Do not create numpy on top of Tensor non-owning buffer (#28088)
This pull request improves the safety and correctness of tensor-to-numpy
conversions in the ONNX Runtime Python bindings, specifically addressing
the issue of dangling pointers when model outputs alias input buffers.
It introduces logic to ensure that numpy arrays returned from session
outputs do not share memory with input arrays unless it is safe to do
so, and adds targeted tests to prevent regressions.

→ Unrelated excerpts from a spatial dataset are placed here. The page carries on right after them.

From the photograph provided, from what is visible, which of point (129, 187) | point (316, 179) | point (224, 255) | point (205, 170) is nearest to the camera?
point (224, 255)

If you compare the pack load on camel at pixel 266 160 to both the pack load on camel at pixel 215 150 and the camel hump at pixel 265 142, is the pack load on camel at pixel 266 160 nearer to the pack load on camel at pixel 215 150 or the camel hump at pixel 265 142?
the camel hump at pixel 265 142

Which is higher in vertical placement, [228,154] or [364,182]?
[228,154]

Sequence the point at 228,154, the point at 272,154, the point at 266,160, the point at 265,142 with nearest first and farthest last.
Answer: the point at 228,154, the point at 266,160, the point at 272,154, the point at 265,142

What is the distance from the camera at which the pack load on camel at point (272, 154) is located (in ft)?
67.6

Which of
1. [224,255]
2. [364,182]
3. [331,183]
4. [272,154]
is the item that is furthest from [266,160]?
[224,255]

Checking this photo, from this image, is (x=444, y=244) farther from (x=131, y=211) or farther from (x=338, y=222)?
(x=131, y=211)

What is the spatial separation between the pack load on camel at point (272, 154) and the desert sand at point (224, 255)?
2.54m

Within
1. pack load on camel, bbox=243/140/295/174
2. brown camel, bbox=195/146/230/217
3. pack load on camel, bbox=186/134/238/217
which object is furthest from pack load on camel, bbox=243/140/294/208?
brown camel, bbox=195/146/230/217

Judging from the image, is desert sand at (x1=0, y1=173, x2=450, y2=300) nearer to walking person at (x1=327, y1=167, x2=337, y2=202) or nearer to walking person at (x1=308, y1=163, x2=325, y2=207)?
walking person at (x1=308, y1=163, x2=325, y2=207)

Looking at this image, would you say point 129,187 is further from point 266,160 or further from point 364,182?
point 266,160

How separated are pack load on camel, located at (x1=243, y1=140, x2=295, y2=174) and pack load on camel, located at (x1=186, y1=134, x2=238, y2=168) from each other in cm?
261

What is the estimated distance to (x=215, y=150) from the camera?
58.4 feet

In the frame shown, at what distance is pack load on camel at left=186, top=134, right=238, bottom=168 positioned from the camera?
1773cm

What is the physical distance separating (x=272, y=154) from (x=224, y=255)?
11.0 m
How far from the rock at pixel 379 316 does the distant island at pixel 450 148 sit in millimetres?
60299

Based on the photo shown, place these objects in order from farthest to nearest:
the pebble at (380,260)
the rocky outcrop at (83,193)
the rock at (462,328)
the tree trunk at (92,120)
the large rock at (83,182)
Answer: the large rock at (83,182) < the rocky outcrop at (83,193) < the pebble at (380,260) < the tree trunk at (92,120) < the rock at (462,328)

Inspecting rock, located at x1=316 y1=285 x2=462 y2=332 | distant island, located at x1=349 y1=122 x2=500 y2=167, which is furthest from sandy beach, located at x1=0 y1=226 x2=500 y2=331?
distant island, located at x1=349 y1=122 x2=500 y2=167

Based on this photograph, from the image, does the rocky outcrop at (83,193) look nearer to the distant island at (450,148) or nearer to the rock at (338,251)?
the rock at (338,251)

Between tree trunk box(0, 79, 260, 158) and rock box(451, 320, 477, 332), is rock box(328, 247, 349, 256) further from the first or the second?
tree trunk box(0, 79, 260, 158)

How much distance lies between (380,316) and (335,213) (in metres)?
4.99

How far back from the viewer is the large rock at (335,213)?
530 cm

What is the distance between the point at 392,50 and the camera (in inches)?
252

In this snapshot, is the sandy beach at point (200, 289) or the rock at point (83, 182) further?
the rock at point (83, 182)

**Tensor-to-Numpy Conversion Safety Improvements:**
* Updated the `GetPyObjFromTensor` function signature in both the header
(`onnxruntime_pybind_mlvalue.h`) and implementation
(`onnxruntime_pybind_state.cc`) to accept a new `zero_copy_non_owning`
boolean parameter, allowing explicit control over zero-copy behavior.
[[1]](diffhunk://#diff-e3d44c037b76a79f69ad1c173fe36ef9a84e17962aec9ec0068a16066703f533L132-R133)
[[2]](diffhunk://#diff-c46fc0e05521f706449c04aed599ac0229012c007a78b584519e71a57601d63eL267-R268)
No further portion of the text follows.